Voilà une piste intéressante : il y a quelque chose d’en-haut audible en bas, à condition de ne pas prétendre à tout saisir. Il nous faut donc relire ce qu’Elohim a dit à Abraham :

« Prends ton fils, ton unique, Isaac, celui que tu aimes. Va vers toi pour le pays de Moriyya et là, fais-le monter en montée sur une des montagnes que je t’indiquerai »

« Ton fils, ton unique » Nous savons qu’Isaac n’est pas fils unique au sens d’être le seul fils d’Abraham. Il y a donc autre chose à entendre dans ce mot unique. Il est encore utilisé au v. 16 : « ton fils, ton unique ». Ce terme est utilisé dans le second testament pour désigner le Christ : le Fils unique du Père. Là aussi cela ne peut vouloir dire que le Père n’a qu’un seul Fils. Dans l’évangile, unique évoque une unification : le Fils a pour vocation d’unifier tous les humains en lui. Dans le texte de la Genèse, on pourrait avoir quelque chose de ce type. En effet, l’ange de YHWH, dans sa seconde intervention, n’évoque pas Isaac comme premier d’une série que serait la descendance d’Abraham. Le verset 18 : « C’est par ta descendance que se béniront toutes les nations de la terre parce que tu as écouté ma voix ». Mais la descendance apparaît comme un principe unifiant pour les nations de la terre : il leur sera donné de se bénir, de devenir saintes, par (ou dans) cette descendance. L’effacement du fils « unique » parmi les humains (au bas de la montagne) fait accéder Abraham à un nouveau type de paternité qui permet l’unification des nations, c’est-à-dire de tous les peuples et cultures.

« Va vers toi » est la traduction mot à mot de « Pars ». Partir, dans la Bible, c’est aller vers soi. Soi est un à-venir.

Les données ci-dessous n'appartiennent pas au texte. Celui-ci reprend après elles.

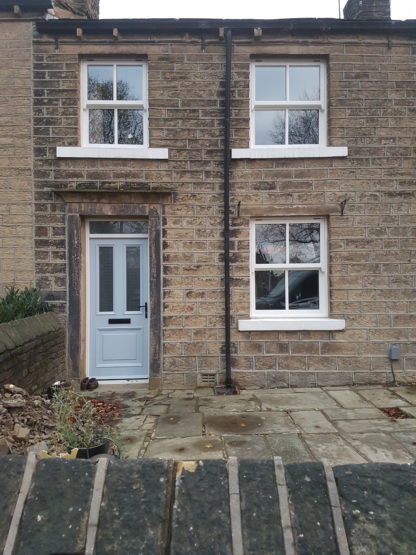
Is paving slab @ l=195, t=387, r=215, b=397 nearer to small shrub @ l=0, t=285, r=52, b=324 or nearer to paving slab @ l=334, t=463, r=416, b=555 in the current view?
small shrub @ l=0, t=285, r=52, b=324

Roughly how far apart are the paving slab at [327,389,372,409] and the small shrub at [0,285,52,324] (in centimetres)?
463

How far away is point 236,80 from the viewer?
6402mm

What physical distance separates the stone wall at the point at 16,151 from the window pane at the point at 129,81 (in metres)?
1.42

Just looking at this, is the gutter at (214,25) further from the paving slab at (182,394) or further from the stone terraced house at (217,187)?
the paving slab at (182,394)

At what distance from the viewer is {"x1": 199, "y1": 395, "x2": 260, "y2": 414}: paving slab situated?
5.11 meters

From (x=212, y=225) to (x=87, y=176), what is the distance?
220cm

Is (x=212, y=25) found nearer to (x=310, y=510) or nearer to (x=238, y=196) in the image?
(x=238, y=196)

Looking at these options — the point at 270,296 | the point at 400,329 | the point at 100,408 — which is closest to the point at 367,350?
the point at 400,329

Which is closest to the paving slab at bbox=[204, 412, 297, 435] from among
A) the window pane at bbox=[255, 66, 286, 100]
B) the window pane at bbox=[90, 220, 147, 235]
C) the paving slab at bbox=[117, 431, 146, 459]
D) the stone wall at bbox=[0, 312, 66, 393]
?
the paving slab at bbox=[117, 431, 146, 459]

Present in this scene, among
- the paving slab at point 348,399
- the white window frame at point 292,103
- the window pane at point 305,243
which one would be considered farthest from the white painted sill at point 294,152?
the paving slab at point 348,399

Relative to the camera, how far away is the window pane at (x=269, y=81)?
21.7 ft

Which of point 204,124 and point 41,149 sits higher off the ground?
point 204,124

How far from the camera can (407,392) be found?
5.86 metres

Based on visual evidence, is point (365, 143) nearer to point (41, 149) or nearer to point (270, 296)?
point (270, 296)
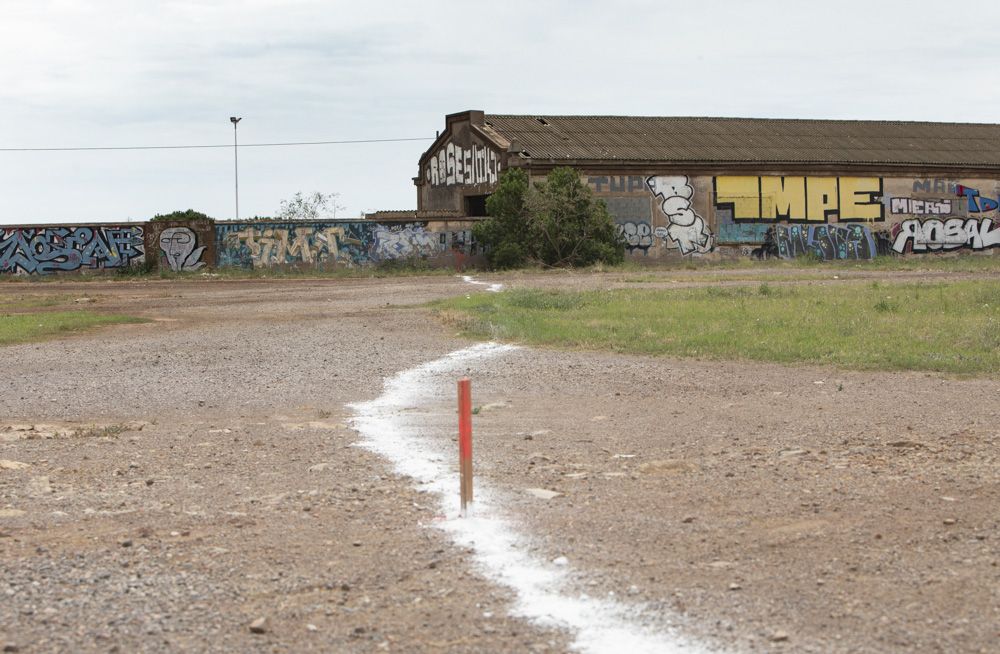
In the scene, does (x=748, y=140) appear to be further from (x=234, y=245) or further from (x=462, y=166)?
(x=234, y=245)

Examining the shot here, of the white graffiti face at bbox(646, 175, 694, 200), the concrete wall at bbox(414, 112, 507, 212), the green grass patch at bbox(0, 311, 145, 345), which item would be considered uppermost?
the concrete wall at bbox(414, 112, 507, 212)

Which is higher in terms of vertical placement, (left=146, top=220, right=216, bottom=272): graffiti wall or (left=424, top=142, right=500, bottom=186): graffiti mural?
(left=424, top=142, right=500, bottom=186): graffiti mural

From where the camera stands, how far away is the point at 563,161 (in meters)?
46.0

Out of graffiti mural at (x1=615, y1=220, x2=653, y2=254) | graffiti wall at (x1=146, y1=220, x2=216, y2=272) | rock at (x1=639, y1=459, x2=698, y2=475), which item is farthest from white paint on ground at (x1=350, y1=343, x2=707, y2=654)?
graffiti mural at (x1=615, y1=220, x2=653, y2=254)

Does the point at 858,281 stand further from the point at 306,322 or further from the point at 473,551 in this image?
the point at 473,551

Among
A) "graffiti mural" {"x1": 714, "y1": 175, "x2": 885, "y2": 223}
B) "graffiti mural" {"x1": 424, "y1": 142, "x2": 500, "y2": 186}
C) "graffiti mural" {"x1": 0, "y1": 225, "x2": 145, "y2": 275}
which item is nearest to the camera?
"graffiti mural" {"x1": 0, "y1": 225, "x2": 145, "y2": 275}

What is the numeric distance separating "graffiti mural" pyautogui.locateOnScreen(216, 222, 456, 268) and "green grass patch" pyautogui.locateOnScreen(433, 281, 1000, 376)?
18620mm

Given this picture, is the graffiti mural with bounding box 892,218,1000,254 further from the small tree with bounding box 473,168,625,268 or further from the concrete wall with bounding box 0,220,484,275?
the concrete wall with bounding box 0,220,484,275

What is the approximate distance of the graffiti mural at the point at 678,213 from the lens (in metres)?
47.6

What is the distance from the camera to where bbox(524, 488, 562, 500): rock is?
7.64 meters

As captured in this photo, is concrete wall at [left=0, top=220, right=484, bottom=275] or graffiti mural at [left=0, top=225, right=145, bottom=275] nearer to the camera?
graffiti mural at [left=0, top=225, right=145, bottom=275]

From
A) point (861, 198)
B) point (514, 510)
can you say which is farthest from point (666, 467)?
point (861, 198)

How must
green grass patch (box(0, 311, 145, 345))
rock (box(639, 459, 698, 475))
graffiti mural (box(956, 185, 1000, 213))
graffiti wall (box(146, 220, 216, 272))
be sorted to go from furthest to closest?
graffiti mural (box(956, 185, 1000, 213)) < graffiti wall (box(146, 220, 216, 272)) < green grass patch (box(0, 311, 145, 345)) < rock (box(639, 459, 698, 475))

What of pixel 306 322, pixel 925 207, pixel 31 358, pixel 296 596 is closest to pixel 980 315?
pixel 306 322
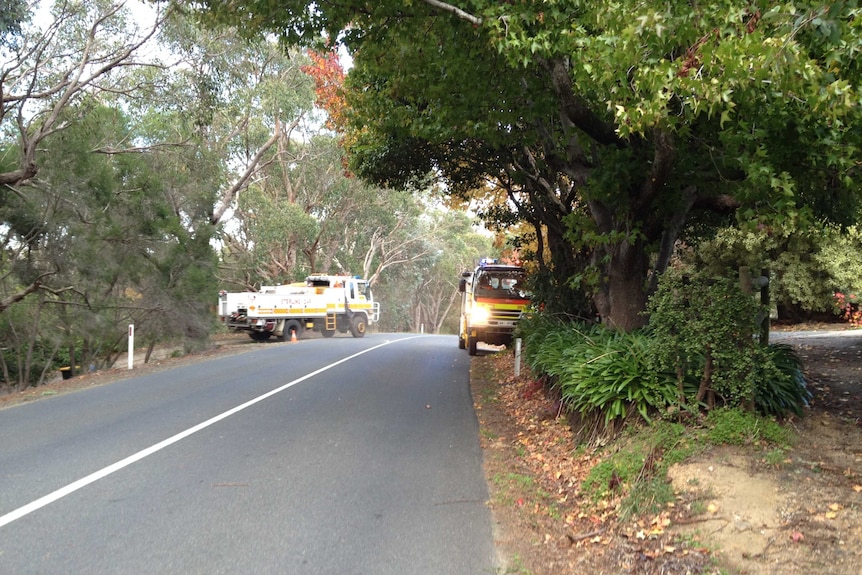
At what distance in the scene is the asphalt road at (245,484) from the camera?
4.75 metres

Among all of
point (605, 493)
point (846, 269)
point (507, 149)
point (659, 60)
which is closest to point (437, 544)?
point (605, 493)

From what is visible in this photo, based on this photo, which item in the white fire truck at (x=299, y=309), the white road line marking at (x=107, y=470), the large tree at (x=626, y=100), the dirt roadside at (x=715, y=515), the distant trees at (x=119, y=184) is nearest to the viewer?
the dirt roadside at (x=715, y=515)

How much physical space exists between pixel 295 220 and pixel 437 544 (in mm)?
31803

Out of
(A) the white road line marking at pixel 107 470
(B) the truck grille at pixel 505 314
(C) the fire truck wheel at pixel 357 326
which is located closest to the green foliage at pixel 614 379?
(A) the white road line marking at pixel 107 470

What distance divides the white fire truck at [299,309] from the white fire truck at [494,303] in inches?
460

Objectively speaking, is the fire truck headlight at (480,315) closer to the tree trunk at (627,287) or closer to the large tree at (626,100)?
the large tree at (626,100)

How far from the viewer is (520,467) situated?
7383mm

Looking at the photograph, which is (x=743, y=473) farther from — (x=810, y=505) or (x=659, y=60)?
(x=659, y=60)

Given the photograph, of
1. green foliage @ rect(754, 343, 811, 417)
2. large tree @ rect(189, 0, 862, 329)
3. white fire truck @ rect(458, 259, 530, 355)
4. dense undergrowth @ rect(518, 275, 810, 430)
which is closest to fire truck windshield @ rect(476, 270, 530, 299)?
white fire truck @ rect(458, 259, 530, 355)

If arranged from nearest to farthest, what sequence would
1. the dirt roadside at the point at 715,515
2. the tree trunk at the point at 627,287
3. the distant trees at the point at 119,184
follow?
the dirt roadside at the point at 715,515
the tree trunk at the point at 627,287
the distant trees at the point at 119,184

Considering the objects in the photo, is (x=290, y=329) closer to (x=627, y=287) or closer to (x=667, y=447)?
(x=627, y=287)

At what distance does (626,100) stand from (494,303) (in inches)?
554

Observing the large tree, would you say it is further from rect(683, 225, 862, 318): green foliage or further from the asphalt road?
rect(683, 225, 862, 318): green foliage

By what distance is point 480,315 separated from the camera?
19.9 meters
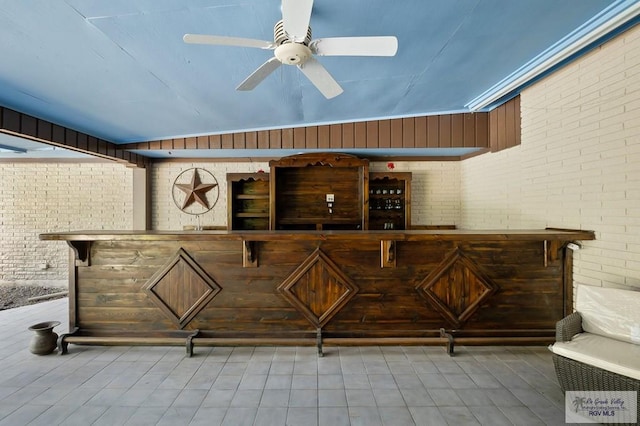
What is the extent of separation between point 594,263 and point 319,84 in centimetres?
292

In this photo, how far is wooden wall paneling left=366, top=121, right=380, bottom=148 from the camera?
428 centimetres

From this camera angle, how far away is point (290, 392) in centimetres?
219

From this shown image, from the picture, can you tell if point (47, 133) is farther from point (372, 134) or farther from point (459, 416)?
point (459, 416)

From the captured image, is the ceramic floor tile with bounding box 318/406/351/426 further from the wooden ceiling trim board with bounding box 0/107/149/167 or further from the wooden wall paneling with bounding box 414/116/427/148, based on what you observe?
the wooden ceiling trim board with bounding box 0/107/149/167

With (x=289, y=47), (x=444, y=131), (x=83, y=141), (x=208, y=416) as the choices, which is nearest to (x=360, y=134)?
(x=444, y=131)

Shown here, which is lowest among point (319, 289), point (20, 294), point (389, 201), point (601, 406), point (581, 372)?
point (20, 294)

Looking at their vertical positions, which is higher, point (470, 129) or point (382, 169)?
point (470, 129)

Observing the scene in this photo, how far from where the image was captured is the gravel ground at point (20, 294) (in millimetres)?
4464

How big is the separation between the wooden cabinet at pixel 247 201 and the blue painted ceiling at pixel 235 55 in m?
1.45

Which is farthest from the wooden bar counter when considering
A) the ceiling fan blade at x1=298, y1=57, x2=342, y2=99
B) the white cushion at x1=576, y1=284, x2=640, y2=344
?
the ceiling fan blade at x1=298, y1=57, x2=342, y2=99

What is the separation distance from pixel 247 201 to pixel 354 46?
3.87 m

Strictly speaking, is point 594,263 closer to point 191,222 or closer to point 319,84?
point 319,84

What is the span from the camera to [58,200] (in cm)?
537

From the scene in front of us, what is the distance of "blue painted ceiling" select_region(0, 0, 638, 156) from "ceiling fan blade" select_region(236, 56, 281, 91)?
0.30 metres
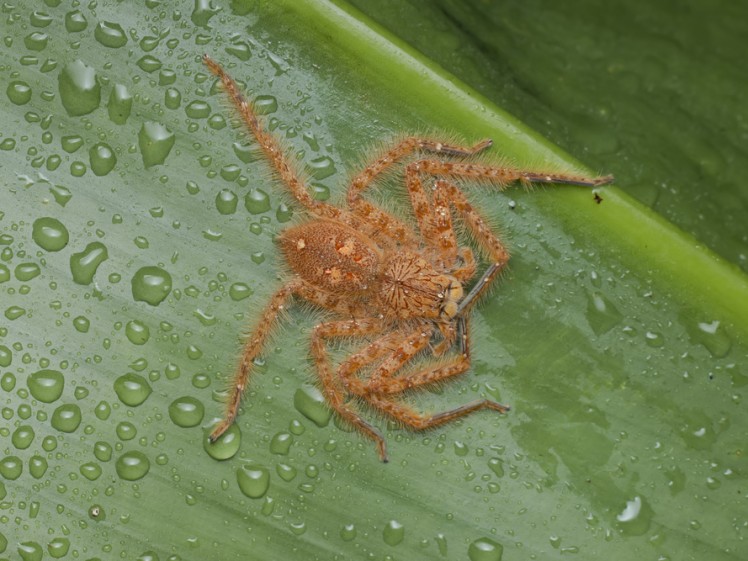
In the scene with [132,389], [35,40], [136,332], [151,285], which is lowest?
[132,389]

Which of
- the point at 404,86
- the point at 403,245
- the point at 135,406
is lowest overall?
the point at 135,406

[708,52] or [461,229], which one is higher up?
[708,52]

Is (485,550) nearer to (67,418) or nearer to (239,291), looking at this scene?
(239,291)

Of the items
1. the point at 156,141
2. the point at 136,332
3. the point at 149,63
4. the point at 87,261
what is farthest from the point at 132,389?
the point at 149,63

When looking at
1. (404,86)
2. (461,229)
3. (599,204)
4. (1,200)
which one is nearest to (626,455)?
(599,204)

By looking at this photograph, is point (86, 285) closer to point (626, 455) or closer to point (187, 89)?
point (187, 89)

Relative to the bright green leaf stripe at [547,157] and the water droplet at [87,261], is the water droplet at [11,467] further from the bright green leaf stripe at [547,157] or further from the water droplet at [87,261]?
the bright green leaf stripe at [547,157]
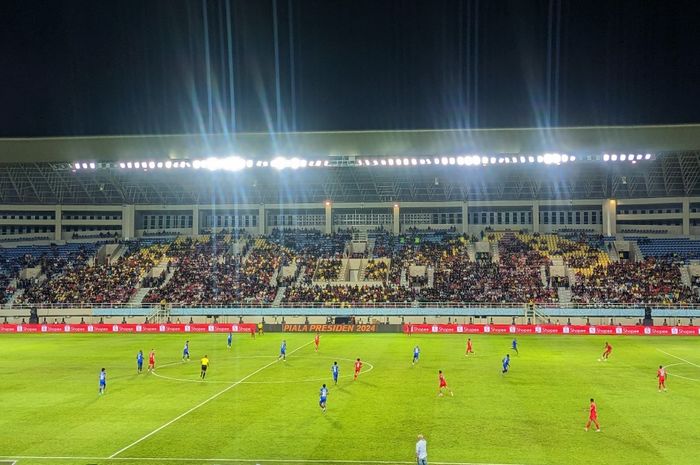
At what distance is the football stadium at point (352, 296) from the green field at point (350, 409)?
0.19 meters

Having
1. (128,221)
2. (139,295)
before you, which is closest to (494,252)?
(139,295)

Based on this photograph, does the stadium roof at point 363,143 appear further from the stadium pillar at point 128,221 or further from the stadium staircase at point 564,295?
the stadium pillar at point 128,221

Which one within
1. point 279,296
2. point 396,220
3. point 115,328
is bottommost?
point 115,328

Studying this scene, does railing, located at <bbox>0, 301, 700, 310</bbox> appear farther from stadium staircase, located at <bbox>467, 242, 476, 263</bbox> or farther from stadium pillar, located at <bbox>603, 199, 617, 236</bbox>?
stadium pillar, located at <bbox>603, 199, 617, 236</bbox>

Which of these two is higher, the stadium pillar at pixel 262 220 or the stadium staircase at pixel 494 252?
the stadium pillar at pixel 262 220

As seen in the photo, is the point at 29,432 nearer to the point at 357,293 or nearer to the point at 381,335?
the point at 381,335

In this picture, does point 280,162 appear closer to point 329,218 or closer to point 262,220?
point 329,218

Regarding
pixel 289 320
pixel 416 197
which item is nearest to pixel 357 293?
pixel 289 320

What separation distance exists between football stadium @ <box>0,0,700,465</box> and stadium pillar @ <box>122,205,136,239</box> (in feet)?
1.10

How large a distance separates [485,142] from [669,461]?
44569mm

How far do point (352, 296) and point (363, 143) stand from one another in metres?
18.4

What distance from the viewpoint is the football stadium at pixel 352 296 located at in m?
23.2

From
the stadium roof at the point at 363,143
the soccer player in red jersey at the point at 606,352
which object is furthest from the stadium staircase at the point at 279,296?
the soccer player in red jersey at the point at 606,352

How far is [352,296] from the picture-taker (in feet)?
233
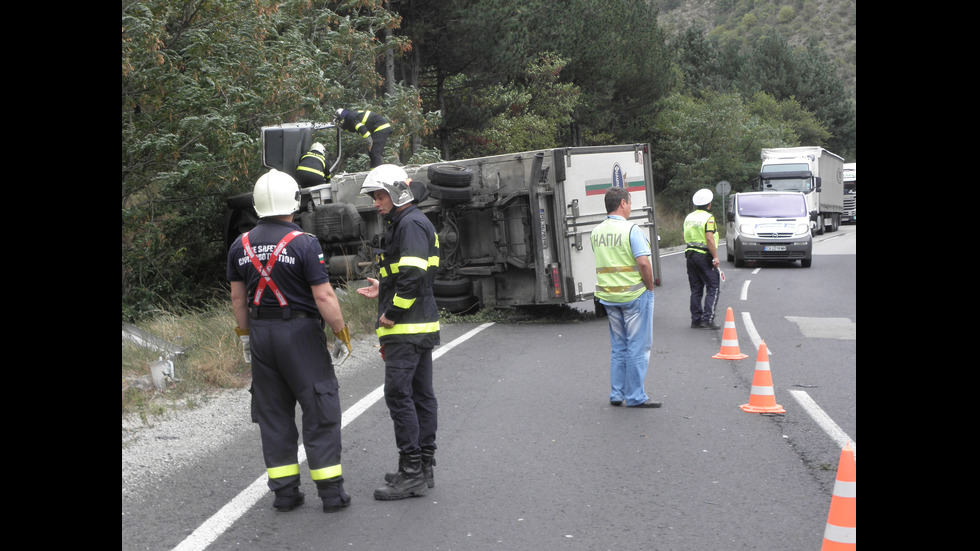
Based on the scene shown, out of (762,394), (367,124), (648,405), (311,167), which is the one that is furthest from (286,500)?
(367,124)

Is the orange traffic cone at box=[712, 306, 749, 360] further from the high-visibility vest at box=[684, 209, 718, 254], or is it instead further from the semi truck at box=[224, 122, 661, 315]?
the semi truck at box=[224, 122, 661, 315]

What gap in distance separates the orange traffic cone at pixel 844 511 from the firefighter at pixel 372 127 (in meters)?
9.55

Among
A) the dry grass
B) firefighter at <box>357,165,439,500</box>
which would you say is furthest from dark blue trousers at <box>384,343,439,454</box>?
the dry grass

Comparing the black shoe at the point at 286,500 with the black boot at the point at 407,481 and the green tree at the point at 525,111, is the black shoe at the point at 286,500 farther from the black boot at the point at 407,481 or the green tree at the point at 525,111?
the green tree at the point at 525,111

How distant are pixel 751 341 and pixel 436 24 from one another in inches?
717

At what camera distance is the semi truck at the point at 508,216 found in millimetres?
12539

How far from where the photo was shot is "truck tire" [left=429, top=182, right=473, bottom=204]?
1218 centimetres

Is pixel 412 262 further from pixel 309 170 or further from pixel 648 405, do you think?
pixel 309 170

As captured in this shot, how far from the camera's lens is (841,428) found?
6.95 meters

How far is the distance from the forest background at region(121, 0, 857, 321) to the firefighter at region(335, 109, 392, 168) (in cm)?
146

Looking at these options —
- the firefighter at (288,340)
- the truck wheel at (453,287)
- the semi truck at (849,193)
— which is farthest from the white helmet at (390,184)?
the semi truck at (849,193)

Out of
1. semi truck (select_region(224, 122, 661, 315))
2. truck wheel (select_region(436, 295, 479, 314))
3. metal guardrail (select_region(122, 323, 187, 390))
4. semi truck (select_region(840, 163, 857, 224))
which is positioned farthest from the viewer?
semi truck (select_region(840, 163, 857, 224))

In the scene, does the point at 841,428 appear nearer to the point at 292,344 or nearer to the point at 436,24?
the point at 292,344

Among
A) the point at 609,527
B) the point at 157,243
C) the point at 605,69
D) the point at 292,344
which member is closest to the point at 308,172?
the point at 157,243
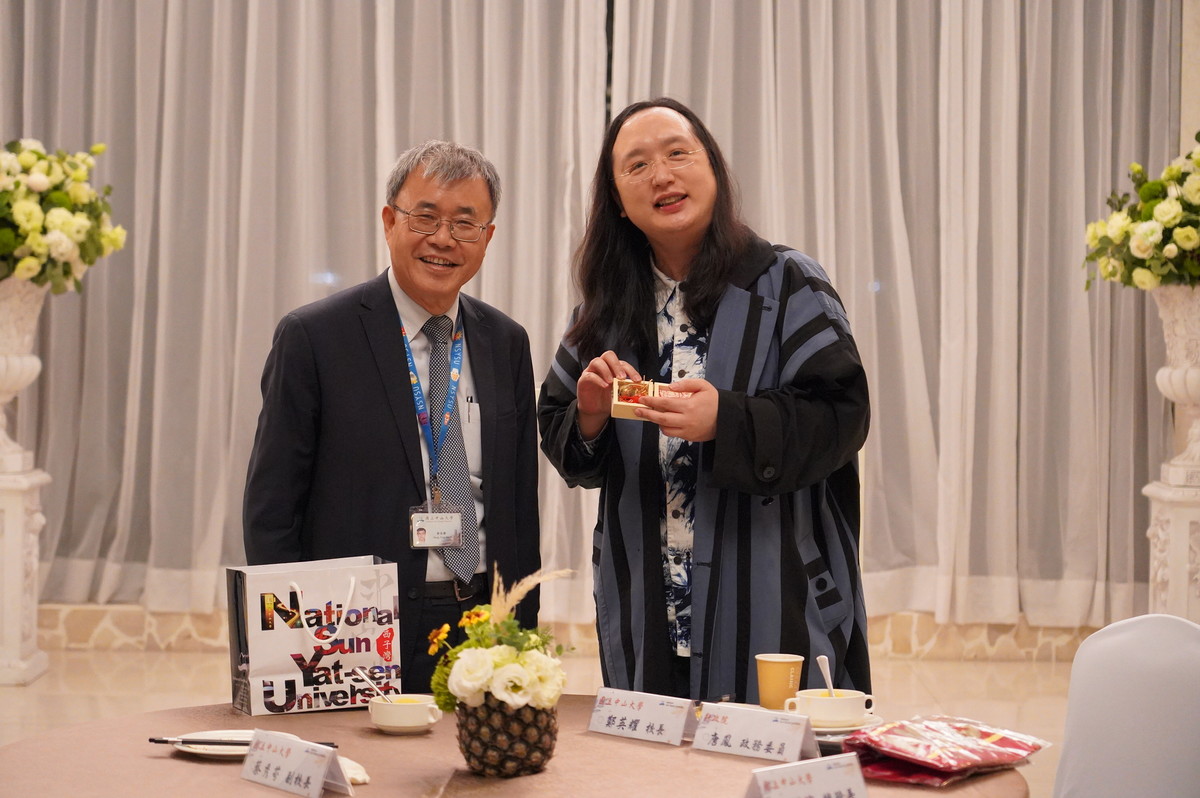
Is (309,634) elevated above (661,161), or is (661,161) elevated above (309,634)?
(661,161)

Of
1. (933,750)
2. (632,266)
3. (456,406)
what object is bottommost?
(933,750)

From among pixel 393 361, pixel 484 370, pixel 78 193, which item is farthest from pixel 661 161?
pixel 78 193

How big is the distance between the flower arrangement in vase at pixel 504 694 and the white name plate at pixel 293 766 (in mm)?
171

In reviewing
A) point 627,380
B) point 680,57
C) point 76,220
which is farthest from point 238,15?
point 627,380

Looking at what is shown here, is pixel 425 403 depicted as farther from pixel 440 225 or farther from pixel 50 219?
pixel 50 219

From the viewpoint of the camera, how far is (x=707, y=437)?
2.18m

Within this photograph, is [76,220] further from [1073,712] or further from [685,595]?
[1073,712]

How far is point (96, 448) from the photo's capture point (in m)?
5.41

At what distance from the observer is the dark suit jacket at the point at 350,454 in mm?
2367

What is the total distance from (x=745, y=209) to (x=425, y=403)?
10.6 ft

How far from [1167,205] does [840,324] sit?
9.70 ft

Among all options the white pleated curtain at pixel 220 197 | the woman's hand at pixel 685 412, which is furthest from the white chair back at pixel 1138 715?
the white pleated curtain at pixel 220 197

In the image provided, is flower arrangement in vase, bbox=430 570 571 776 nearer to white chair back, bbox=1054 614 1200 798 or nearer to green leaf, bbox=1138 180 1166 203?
white chair back, bbox=1054 614 1200 798

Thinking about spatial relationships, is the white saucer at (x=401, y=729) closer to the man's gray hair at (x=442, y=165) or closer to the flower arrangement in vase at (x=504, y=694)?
the flower arrangement in vase at (x=504, y=694)
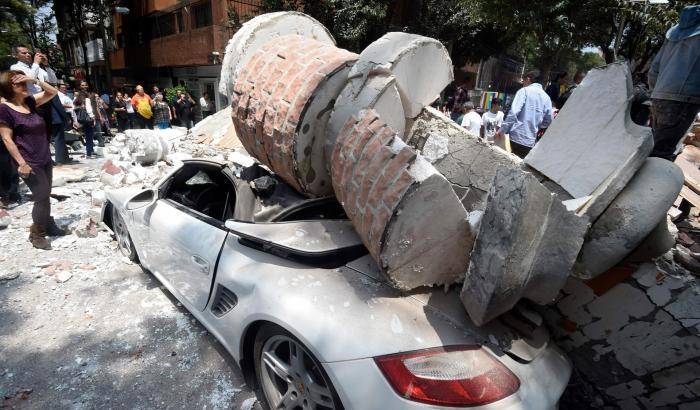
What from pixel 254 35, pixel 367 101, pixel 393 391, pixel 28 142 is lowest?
pixel 393 391

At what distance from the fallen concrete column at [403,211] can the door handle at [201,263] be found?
3.64ft

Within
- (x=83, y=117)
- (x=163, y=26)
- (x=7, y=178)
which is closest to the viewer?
(x=7, y=178)

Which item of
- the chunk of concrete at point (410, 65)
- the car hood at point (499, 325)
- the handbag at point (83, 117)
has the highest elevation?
the chunk of concrete at point (410, 65)

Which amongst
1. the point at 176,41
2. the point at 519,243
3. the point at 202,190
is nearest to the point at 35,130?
the point at 202,190

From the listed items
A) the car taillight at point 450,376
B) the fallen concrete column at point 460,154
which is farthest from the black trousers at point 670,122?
the car taillight at point 450,376

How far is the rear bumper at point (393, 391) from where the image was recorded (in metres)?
1.38

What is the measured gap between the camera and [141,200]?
314cm

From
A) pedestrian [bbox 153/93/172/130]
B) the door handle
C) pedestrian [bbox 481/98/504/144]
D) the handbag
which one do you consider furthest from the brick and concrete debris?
pedestrian [bbox 153/93/172/130]

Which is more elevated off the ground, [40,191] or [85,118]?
[85,118]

« Fais-le monter en montée » traduit « sacrifie-le ». La suite de l’histoire montre bien que le sacrifice n’est pas une mise à mort mais un détachement de celui qu’on aime pour le mener au lieu de son père, le haut de la montagne. En effet, quand le messager de YHWH parle il ne désigne pas Isaac comme le fils d’Abraham, mais comme le jeune homme : « N’étends pas la main sur le jeune homme ». Le fils unique n’a pas été retenu par le patriarche comme une possession, mais il a été (re)donné à son père céleste. Par contre, il y a bien un bélier qui est mis à mort : le lien biologique qui définit le géniteur est voué à la disparition. En effet ce lien est excluant : on est géniteur de certains à l’exclusion des autres. L’accès à une paternité universelle nécessite le renoncement à une paternité définie exclusivement sur le mode biologique.

Quand Isaac s’adresse à Abraham lors de la montée, le texte met en scène un dialogue surprenant qui interrompt leur cheminement. Alors qu’ils marchaient ensemble : « Mon père » « Me voici, mon fils ». Abraham se met en présence de son fils. « Me voici » : vois-moi ici. Le fils convoque son père. Jusqu’ici le fils n’avait pas eu droit à une quelconque parole dans le récit. Il y a comme un retournement de situation : il prend la parole. Et ceci pour une question : « Où est l’agneau ? » Une question à laquelle Abraham répond presque juste : Dieu verra pour lui. Ce ne sera pas Dieu (Élohim), mais YHWH qui verra. Mais dans la suite du récit la question demeure car c’est un bélier qui sera mis à mort. Qu’en est-il d’un agneau possible ? Le second testament reprendra la question de « l’agneau de Dieu ».

Ouvertures

Le texte ne propose pas vraiment un modèle anthropologique de la relation père-fils. Il œuvre sur les représentations que nous en avons, mais pas pour en proposer une souhaitable ou meilleure. Il pointe sur ce qui fait faille dans nos représentations non comme des imperfections mais comme des questions, des suspens d’un sens qu’on voudrait toujours saisir dans sa totalité.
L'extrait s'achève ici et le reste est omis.